John Moser john.r.moser at gmail.com
Sat Feb 27 21:19:17 UTC 2016



On 02/27/2016 04:06 PM, Ralf Mardorf wrote:
> #<domain>      <type>  <item>         <value>
> @foo           soft    nproc          20
> @foo           hard    nproc          50
> 
> Every user who is _not_ in the group "foo", simply is _not_ in
> this group, it makes completely no sense to introduce a negation of
> being in a group, since the negation is already not being member of this
> group.


The short explanation here is "complexity and design decisions".  The
naive approach is probably to check for negations first, and skip the
line if a user is in a negated group.  The application of a rule to all
except those in a group is a form of that:  negation, all.
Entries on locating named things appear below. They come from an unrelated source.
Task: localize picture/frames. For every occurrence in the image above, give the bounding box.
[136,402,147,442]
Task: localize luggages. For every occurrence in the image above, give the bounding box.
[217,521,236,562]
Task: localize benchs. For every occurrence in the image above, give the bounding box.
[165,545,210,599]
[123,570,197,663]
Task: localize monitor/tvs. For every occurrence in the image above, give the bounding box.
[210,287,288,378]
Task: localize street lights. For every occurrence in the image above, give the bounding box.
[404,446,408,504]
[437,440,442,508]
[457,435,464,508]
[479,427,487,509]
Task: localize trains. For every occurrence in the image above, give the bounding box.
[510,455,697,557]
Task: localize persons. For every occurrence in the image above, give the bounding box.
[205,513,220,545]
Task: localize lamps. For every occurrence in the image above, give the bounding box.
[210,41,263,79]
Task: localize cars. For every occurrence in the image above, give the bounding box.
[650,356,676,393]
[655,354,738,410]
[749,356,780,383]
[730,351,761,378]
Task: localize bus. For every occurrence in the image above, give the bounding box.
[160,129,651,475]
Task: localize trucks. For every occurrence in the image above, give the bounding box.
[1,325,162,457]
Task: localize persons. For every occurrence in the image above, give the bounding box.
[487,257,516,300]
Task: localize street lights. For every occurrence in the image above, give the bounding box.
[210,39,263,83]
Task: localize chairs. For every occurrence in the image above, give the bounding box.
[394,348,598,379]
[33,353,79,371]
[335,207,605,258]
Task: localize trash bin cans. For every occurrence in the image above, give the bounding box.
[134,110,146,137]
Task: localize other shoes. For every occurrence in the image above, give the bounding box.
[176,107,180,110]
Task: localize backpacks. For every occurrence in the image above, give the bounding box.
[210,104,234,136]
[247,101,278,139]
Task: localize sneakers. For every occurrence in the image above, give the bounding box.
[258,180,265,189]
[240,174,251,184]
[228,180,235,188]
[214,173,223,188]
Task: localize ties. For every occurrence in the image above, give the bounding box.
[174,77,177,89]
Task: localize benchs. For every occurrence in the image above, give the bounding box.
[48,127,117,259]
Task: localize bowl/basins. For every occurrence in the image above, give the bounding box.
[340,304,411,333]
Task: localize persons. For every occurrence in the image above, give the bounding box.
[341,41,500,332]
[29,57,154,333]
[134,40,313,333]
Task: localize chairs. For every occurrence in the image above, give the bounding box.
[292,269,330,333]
The bigger question is what purpose does this serve?  Limits are not so
much a security feature as an administrative resource feature, and
they're flaky as hell.  They're set by a privileged process (such as
login) and inherited by children.  That's why MySQL or Apache can start
up, set their own ulimit (as root), and then drop privileges and switch
to the mysql or www-data user and keep their limits:  no interposing
process makes any further decisions.

The general limit of "don't create 80,000 processes" stops fork bombs;
everything else is academic.  Even then, it just stops :(){ :|:; } and
not a thread-creating perl script.

I use limits to keep those little boxes around and make sure my system
behaves in cases where it's being erratic.  When it's under attack,
ulimits don't really offer any considerable protection.  They're part of
a list of pointless security dogma, like running chmod go= on mount,
ping, and other setuid binaries.  Everyone wants a checklist so they can
claim they've "hardened" their system without actually bothering to
identify threats and set up things like network-level firewalling,
privilege separation, and the like.

It's the same reason people encrypt data in databases with the key
stored in the application config file or, as with Miva Merchant, in the
"AESKey" column right next to the encrypted credit card numbers:  "It's
encrypted and encryption is security!"